AIM OF THE TASK>
Copy every one of the records below word for word, with nothing changed.

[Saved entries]
· · · · · · ·
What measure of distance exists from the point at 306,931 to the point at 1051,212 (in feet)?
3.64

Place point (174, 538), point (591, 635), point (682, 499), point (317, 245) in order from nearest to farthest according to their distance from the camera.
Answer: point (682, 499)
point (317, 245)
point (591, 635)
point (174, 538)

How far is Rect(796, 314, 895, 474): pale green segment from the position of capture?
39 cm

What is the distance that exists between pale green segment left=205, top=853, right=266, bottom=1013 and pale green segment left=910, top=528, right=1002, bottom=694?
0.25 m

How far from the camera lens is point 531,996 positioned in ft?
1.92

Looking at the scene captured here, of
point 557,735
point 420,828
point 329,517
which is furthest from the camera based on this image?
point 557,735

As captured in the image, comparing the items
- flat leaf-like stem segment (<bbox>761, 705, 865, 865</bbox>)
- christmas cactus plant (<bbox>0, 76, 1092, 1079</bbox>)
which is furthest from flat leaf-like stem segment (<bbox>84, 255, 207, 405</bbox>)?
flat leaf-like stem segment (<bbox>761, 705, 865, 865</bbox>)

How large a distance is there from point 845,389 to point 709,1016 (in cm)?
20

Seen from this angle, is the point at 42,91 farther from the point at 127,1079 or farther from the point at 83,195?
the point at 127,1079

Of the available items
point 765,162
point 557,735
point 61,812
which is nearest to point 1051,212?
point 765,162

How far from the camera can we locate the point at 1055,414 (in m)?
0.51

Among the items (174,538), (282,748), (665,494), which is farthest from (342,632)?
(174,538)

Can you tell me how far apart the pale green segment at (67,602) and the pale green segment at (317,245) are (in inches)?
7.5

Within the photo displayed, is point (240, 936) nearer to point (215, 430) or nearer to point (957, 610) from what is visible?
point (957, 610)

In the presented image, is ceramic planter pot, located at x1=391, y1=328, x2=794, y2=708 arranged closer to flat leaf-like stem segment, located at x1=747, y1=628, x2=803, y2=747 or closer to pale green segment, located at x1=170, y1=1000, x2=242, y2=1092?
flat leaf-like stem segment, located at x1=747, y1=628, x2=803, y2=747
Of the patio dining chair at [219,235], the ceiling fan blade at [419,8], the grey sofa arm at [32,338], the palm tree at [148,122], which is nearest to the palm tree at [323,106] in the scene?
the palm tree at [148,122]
· · · · · · ·
RESULT FOR THIS EXERCISE>
What measure of distance exists from the point at 306,931 to the point at 1051,212 (in feet)?
3.64

Place point (174, 538), point (591, 635), point (682, 499), point (317, 245) in order from nearest to farthest according to their distance from the camera.
Answer: point (682, 499)
point (317, 245)
point (591, 635)
point (174, 538)

How far is Rect(796, 314, 895, 474): pale green segment from the position of capture?
39 cm

What is the distance that exists between pale green segment left=205, top=853, right=266, bottom=1013 and pale green segment left=910, top=528, right=1002, bottom=694?
0.25 m

How far from the camera lens is point 531,996 positioned in ft?
1.92

Looking at the scene captured here, of
point 557,735
point 420,828
point 329,517
which is furthest from the camera based on this image?
point 557,735

As captured in the image, comparing the items
- flat leaf-like stem segment (<bbox>761, 705, 865, 865</bbox>)
- christmas cactus plant (<bbox>0, 76, 1092, 1079</bbox>)
which is furthest from flat leaf-like stem segment (<bbox>84, 255, 207, 405</bbox>)?
flat leaf-like stem segment (<bbox>761, 705, 865, 865</bbox>)

How large a distance is there from point 845,389 to point 709,1016 (in cm)?
20

Seen from this angle, is the point at 42,91 farther from the point at 127,1079 or farther from the point at 83,195?
the point at 127,1079

Of the available items
point 765,162
point 557,735
point 61,812
which is nearest to point 1051,212?
point 765,162

How far from the camera can we locate the point at 1055,414 (in m)?
0.51

Among the items (174,538), (282,748), (665,494), which is farthest from (342,632)?
(174,538)

Can you tell me how far apart the pale green segment at (67,602) and the pale green segment at (317,245) are (in inches)?
7.5

Within the photo displayed, is point (240, 936) nearer to point (215, 430) or nearer to point (957, 610) from what is visible?
point (957, 610)

In the presented image, is ceramic planter pot, located at x1=391, y1=328, x2=794, y2=708 arranged closer to flat leaf-like stem segment, located at x1=747, y1=628, x2=803, y2=747 or closer to pale green segment, located at x1=170, y1=1000, x2=242, y2=1092?
flat leaf-like stem segment, located at x1=747, y1=628, x2=803, y2=747
Of the patio dining chair at [219,235], the ceiling fan blade at [419,8], the grey sofa arm at [32,338], the palm tree at [148,122], which is nearest to the palm tree at [323,106] in the scene?
the palm tree at [148,122]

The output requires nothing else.